I think there are a couple of different ways to approach this question. We can either focus on the current government structure and legal framework, or we can explore it more philosophically, how we believe things should work.
Given that we’re in the middle of an election cycle, I’m choosing to look at it through the lens of our current system, not from an idealistic standpoint, if that makes sense.
In Canada, healthcare is universal and primarily a provincial responsibility. The federal government contributes through transfer payments, ensures provinces meet national standards, and regulates new treatments. Meanwhile, provincial governments manage the actual delivery of care, administer health insurance plans, oversee budgets and resource allocation, and license healthcare providers.

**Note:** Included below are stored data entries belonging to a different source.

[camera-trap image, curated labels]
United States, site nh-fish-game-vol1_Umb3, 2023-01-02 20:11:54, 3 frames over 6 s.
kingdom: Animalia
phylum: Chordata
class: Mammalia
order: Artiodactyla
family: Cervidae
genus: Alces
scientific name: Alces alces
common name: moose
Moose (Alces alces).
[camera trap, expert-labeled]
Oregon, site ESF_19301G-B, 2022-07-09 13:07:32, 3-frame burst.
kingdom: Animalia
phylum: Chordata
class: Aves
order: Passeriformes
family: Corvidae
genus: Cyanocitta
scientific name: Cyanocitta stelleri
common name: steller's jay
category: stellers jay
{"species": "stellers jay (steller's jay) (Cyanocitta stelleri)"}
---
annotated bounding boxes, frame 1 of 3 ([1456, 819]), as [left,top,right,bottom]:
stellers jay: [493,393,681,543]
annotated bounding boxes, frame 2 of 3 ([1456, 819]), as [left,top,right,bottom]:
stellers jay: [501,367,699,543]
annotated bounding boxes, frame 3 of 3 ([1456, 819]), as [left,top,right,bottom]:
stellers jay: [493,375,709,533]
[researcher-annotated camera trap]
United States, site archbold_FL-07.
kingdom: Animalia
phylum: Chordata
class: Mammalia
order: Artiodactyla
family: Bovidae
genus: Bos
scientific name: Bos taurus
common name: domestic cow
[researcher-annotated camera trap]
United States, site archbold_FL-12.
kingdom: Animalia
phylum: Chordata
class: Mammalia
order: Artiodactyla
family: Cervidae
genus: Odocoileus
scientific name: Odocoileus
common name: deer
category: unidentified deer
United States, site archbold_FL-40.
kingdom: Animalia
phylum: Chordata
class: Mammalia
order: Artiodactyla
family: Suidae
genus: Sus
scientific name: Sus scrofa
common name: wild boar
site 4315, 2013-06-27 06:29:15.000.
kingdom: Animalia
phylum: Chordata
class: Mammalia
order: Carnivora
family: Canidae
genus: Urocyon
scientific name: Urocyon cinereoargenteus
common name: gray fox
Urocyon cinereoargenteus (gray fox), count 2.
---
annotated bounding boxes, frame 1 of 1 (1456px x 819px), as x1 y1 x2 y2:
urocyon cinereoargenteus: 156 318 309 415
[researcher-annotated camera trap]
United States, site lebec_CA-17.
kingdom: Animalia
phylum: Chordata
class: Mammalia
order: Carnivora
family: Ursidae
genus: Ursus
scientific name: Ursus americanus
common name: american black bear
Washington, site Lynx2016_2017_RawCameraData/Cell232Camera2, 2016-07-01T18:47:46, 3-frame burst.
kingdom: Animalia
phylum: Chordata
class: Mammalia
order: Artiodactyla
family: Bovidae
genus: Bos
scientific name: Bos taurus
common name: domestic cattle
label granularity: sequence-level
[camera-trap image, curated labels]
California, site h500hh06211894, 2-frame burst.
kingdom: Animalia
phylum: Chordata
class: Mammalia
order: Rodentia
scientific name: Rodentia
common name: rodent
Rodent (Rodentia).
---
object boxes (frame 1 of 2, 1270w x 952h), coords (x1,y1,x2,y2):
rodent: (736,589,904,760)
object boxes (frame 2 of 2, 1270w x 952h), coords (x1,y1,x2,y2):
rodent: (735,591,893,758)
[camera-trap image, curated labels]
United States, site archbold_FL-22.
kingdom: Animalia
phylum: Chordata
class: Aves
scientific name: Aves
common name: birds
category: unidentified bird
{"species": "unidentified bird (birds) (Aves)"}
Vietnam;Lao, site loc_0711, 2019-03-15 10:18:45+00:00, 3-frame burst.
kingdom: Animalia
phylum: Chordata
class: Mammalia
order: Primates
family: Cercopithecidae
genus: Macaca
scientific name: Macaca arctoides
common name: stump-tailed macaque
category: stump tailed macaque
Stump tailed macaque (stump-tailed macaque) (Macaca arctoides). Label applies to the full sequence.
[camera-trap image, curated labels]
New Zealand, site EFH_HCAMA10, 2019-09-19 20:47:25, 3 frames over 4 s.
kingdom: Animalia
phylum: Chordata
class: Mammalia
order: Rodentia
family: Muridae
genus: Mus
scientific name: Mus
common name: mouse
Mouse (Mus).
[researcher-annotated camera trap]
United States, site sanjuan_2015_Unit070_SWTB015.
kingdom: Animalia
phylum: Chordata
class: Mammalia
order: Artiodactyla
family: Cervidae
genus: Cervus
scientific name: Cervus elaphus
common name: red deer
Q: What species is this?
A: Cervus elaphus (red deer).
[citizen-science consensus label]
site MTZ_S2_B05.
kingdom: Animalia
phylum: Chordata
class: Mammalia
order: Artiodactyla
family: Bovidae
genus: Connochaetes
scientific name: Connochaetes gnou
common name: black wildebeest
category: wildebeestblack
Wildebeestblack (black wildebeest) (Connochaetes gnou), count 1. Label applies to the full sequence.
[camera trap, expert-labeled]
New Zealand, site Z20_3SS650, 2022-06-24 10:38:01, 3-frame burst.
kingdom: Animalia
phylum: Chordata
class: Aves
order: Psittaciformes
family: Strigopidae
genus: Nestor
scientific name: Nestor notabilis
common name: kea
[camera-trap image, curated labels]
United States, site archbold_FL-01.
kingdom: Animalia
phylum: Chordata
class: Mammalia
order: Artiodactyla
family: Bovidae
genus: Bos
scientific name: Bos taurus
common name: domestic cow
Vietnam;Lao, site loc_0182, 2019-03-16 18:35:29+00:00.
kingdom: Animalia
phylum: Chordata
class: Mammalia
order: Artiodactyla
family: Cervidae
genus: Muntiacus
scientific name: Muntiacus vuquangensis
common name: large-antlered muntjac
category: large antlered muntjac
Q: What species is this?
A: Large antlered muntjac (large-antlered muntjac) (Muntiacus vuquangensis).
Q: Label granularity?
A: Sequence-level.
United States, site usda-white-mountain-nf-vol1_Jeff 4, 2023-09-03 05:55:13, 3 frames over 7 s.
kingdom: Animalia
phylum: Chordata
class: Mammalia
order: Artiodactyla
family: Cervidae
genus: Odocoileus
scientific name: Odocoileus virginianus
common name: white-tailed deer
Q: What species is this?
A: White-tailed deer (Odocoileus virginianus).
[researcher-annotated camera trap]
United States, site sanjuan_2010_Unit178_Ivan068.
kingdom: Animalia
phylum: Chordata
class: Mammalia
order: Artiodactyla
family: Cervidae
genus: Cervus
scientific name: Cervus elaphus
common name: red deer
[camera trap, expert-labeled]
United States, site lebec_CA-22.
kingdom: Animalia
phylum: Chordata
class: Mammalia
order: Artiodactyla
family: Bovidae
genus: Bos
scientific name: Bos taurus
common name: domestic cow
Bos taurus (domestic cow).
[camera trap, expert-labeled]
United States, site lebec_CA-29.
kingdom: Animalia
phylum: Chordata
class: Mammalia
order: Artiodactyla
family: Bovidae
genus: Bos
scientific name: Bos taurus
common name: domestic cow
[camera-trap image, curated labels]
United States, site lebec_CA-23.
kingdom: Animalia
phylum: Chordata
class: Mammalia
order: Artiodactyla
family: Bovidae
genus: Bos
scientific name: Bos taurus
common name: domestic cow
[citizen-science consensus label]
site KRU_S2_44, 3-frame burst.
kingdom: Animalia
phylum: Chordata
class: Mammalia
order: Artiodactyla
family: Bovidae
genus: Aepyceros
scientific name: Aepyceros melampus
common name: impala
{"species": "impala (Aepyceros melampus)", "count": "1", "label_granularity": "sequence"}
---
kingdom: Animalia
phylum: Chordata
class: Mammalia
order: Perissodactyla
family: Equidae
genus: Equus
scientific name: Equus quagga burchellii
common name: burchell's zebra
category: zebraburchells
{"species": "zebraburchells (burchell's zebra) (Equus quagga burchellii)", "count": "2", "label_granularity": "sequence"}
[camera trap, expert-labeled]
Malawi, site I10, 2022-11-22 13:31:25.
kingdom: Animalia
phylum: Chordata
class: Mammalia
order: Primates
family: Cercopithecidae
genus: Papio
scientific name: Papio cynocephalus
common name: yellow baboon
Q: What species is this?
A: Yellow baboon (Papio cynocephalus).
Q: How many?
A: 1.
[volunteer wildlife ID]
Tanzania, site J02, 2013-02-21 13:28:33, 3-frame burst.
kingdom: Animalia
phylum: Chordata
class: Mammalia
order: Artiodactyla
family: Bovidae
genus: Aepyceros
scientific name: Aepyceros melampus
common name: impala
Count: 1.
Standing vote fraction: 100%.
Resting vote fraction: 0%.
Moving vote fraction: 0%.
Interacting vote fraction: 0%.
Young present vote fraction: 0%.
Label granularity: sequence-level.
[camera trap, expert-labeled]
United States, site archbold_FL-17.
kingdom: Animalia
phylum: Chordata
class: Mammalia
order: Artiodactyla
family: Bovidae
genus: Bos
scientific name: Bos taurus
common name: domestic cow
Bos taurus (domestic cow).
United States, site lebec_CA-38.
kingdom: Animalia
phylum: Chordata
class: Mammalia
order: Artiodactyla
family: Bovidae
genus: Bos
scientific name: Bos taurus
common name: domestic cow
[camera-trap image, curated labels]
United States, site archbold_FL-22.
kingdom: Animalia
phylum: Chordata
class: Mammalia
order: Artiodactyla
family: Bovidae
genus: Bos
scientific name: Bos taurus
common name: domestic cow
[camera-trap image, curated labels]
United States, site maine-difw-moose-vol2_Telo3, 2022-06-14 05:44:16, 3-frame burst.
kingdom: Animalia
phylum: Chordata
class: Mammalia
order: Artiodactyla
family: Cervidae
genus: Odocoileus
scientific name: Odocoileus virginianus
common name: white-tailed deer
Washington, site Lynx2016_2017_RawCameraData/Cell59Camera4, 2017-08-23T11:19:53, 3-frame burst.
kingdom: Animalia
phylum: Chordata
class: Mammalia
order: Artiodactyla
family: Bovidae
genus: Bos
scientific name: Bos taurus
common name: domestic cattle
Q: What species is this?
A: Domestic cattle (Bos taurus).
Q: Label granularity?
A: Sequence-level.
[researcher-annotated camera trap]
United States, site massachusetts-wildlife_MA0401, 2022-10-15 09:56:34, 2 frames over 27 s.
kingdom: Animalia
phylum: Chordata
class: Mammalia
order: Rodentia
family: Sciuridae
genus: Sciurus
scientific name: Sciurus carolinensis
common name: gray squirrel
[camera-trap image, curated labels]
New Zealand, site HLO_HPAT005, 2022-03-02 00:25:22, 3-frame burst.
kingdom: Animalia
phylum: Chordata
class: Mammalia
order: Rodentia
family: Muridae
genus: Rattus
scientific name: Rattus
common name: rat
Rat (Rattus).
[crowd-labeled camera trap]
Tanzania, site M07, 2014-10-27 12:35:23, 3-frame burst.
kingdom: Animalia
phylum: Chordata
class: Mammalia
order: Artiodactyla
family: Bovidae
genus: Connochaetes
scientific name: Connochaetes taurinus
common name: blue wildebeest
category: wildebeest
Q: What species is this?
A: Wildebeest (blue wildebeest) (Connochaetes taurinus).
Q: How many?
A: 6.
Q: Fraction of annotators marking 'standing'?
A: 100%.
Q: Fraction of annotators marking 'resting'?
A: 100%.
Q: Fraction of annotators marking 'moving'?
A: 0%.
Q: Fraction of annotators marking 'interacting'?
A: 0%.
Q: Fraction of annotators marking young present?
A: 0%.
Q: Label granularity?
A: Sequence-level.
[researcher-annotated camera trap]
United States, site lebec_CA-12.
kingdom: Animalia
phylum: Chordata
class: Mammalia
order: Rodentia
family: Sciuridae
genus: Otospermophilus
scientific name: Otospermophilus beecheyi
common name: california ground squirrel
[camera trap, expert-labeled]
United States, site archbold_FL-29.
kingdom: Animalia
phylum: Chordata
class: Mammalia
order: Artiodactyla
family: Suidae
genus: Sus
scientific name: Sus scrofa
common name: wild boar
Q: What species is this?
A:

So when the federal Liberal leader says he would overturn a provincial regulation on youth transitioning, I see that as top-down interference. In Alberta, a strong majority supports the regulation. For the federal government to override that is, in my view, an example of overbearing control.
If healthcare weren’t universal and taxpayer-funded, we could have a different conversation. But under the current system, where my time, energy, and resources are taken through taxation to fund healthcare, I believe I should have some say in how those funds are used. Being compelled to contribute to something I fundamentally disagree with, especially when it involves children, is to me, a clear overstep of government authority.
The counter argument to my point, I'm assuming, from the Federal government's view, is that they are protection a minority's (trans-youth) constitutional rights.
Universal healthcare should be universal, therefore if Alberta is the only province with such laws, it makes it so that care is different across the nation, therefore not universal.
From their perspective, federal involvement isn’t government overreach, it’s a safeguard against provincial overreach.